WHAT IS REQUIRED -
Transcribe exactly every line from the one with "class: Mammalia" to the last line of the listing below, including both.

******************************

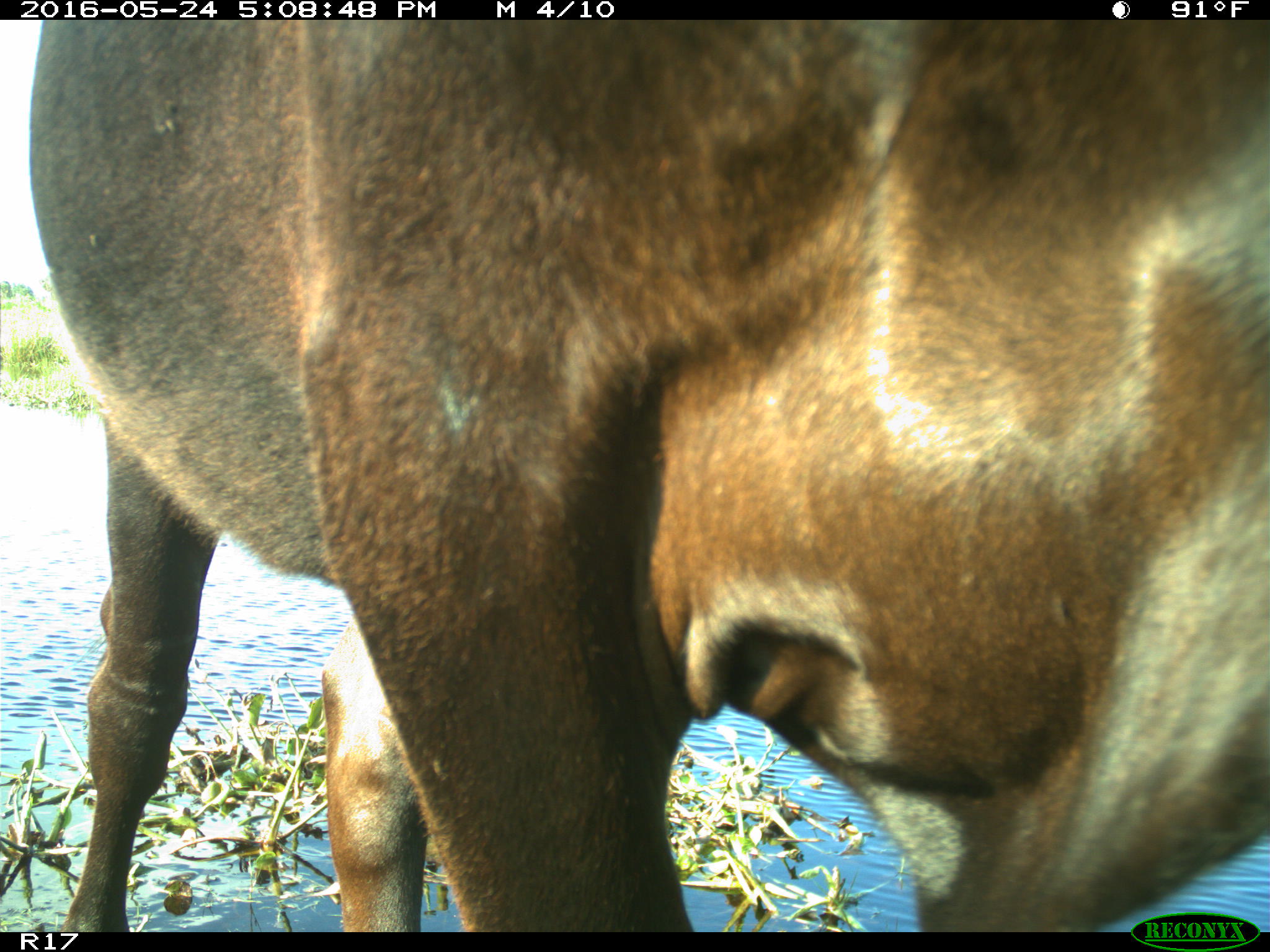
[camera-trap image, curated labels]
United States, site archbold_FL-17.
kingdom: Animalia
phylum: Chordata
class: Mammalia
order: Artiodactyla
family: Bovidae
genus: Bos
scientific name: Bos taurus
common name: domestic cow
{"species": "Bos taurus (domestic cow)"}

******************************

ANSWER SPACE -
class: Mammalia
order: Artiodactyla
family: Bovidae
genus: Bos
scientific name: Bos taurus
common name: domestic cow
{"species": "Bos taurus (domestic cow)"}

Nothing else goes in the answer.